Collected data

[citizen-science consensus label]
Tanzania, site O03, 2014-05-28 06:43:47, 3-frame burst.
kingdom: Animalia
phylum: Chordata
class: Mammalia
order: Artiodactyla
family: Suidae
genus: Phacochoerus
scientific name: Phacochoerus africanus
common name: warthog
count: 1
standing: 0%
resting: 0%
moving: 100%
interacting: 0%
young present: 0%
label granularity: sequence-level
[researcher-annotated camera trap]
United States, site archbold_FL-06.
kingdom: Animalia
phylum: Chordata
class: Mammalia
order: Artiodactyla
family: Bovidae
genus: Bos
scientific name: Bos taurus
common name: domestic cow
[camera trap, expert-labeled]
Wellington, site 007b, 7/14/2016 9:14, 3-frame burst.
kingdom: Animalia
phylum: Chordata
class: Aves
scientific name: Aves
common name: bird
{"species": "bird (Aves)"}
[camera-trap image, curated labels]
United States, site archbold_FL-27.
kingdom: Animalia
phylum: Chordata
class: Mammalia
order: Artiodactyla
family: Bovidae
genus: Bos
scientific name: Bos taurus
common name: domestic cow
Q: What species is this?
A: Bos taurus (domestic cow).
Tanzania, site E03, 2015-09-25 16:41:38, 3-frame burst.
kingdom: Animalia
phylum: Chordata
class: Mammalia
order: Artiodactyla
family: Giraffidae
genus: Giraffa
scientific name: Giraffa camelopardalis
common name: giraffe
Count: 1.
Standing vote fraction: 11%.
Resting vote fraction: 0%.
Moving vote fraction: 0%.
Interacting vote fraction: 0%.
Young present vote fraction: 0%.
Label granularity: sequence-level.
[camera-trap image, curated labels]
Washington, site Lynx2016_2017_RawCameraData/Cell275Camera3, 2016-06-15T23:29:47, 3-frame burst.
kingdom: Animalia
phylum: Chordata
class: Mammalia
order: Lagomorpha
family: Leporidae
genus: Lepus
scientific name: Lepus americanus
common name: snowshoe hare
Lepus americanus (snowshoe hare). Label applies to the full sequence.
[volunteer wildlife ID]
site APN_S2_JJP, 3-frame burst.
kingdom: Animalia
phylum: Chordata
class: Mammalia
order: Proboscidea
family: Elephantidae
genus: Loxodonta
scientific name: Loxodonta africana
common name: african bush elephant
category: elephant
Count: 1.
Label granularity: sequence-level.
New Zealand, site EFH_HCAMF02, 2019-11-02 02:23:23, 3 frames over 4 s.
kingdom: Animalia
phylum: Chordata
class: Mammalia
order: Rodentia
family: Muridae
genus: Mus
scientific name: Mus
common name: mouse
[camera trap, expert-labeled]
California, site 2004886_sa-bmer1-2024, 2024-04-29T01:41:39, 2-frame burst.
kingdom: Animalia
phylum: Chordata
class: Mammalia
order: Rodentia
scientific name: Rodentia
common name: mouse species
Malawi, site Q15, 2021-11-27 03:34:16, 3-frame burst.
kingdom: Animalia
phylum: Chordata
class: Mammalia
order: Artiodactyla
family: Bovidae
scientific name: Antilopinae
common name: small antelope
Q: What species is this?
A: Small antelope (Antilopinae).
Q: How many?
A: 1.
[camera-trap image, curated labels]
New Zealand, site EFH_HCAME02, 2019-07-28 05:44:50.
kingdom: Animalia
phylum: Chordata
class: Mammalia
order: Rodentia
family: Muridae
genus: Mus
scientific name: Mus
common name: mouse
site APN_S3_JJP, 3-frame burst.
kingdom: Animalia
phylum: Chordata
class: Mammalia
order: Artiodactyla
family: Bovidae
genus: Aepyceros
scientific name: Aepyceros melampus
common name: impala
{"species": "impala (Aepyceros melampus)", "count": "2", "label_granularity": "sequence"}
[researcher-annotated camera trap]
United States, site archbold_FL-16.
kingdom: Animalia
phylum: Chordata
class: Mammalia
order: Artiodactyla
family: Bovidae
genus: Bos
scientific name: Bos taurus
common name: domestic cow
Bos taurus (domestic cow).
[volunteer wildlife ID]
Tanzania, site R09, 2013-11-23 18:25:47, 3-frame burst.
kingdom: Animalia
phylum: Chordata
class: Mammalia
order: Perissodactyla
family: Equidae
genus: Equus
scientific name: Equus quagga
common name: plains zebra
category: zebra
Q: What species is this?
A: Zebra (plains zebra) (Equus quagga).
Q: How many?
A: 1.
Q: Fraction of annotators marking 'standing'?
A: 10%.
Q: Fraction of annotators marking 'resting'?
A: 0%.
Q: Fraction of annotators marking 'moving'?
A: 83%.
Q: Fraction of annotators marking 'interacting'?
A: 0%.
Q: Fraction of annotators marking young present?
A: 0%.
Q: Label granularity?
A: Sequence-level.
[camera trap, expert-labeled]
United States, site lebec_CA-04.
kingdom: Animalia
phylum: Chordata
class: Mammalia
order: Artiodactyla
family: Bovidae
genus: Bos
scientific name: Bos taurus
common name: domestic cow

### WHAT NEEDS TO BE DONE
All records are to be restated exactly, from the first line to the last line.

### FINISHED TASK
[citizen-science consensus label]
Tanzania, site O03, 2014-05-28 06:43:47, 3-frame burst.
kingdom: Animalia
phylum: Chordata
class: Mammalia
order: Artiodactyla
family: Suidae
genus: Phacochoerus
scientific name: Phacochoerus africanus
common name: warthog
count: 1
standing: 0%
resting: 0%
moving: 100%
interacting: 0%
young present: 0%
label granularity: sequence-level
[researcher-annotated camera trap]
United States, site archbold_FL-06.
kingdom: Animalia
phylum: Chordata
class: Mammalia
order: Artiodactyla
family: Bovidae
genus: Bos
scientific name: Bos taurus
common name: domestic cow
[camera trap, expert-labeled]
Wellington, site 007b, 7/14/2016 9:14, 3-frame burst.
kingdom: Animalia
phylum: Chordata
class: Aves
scientific name: Aves
common name: bird
{"species": "bird (Aves)"}
[camera-trap image, curated labels]
United States, site archbold_FL-27.
kingdom: Animalia
phylum: Chordata
class: Mammalia
order: Artiodactyla
family: Bovidae
genus: Bos
scientific name: Bos taurus
common name: domestic cow
Q: What species is this?
A: Bos taurus (domestic cow).
Tanzania, site E03, 2015-09-25 16:41:38, 3-frame burst.
kingdom: Animalia
phylum: Chordata
class: Mammalia
order: Artiodactyla
family: Giraffidae
genus: Giraffa
scientific name: Giraffa camelopardalis
common name: giraffe
Count: 1.
Standing vote fraction: 11%.
Resting vote fraction: 0%.
Moving vote fraction: 0%.
Interacting vote fraction: 0%.
Young present vote fraction: 0%.
Label granularity: sequence-level.
[camera-trap image, curated labels]
Washington, site Lynx2016_2017_RawCameraData/Cell275Camera3, 2016-06-15T23:29:47, 3-frame burst.
kingdom: Animalia
phylum: Chordata
class: Mammalia
order: Lagomorpha
family: Leporidae
genus: Lepus
scientific name: Lepus americanus
common name: snowshoe hare
Lepus americanus (snowshoe hare). Label applies to the full sequence.
[volunteer wildlife ID]
site APN_S2_JJP, 3-frame burst.
kingdom: Animalia
phylum: Chordata
class: Mammalia
order: Proboscidea
family: Elephantidae
genus: Loxodonta
scientific name: Loxodonta africana
common name: african bush elephant
category: elephant
Count: 1.
Label granularity: sequence-level.
New Zealand, site EFH_HCAMF02, 2019-11-02 02:23:23, 3 frames over 4 s.
kingdom: Animalia
phylum: Chordata
class: Mammalia
order: Rodentia
family: Muridae
genus: Mus
scientific name: Mus
common name: mouse
[camera trap, expert-labeled]
California, site 2004886_sa-bmer1-2024, 2024-04-29T01:41:39, 2-frame burst.
kingdom: Animalia
phylum: Chordata
class: Mammalia
order: Rodentia
scientific name: Rodentia
common name: mouse species
Malawi, site Q15, 2021-11-27 03:34:16, 3-frame burst.
kingdom: Animalia
phylum: Chordata
class: Mammalia
order: Artiodactyla
family: Bovidae
scientific name: Antilopinae
common name: small antelope
Q: What species is this?
A: Small antelope (Antilopinae).
Q: How many?
A: 1.
[camera-trap image, curated labels]
New Zealand, site EFH_HCAME02, 2019-07-28 05:44:50.
kingdom: Animalia
phylum: Chordata
class: Mammalia
order: Rodentia
family: Muridae
genus: Mus
scientific name: Mus
common name: mouse
site APN_S3_JJP, 3-frame burst.
kingdom: Animalia
phylum: Chordata
class: Mammalia
order: Artiodactyla
family: Bovidae
genus: Aepyceros
scientific name: Aepyceros melampus
common name: impala
{"species": "impala (Aepyceros melampus)", "count": "2", "label_granularity": "sequence"}
[researcher-annotated camera trap]
United States, site archbold_FL-16.
kingdom: Animalia
phylum: Chordata
class: Mammalia
order: Artiodactyla
family: Bovidae
genus: Bos
scientific name: Bos taurus
common name: domestic cow
Bos taurus (domestic cow).
[volunteer wildlife ID]
Tanzania, site R09, 2013-11-23 18:25:47, 3-frame burst.
kingdom: Animalia
phylum: Chordata
class: Mammalia
order: Perissodactyla
family: Equidae
genus: Equus
scientific name: Equus quagga
common name: plains zebra
category: zebra
Q: What species is this?
A: Zebra (plains zebra) (Equus quagga).
Q: How many?
A: 1.
Q: Fraction of annotators marking 'standing'?
A: 10%.
Q: Fraction of annotators marking 'resting'?
A: 0%.
Q: Fraction of annotators marking 'moving'?
A: 83%.
Q: Fraction of annotators marking 'interacting'?
A: 0%.
Q: Fraction of annotators marking young present?
A: 0%.
Q: Label granularity?
A: Sequence-level.
[camera trap, expert-labeled]
United States, site lebec_CA-04.
kingdom: Animalia
phylum: Chordata
class: Mammalia
order: Artiodactyla
family: Bovidae
genus: Bos
scientific name: Bos taurus
common name: domestic cow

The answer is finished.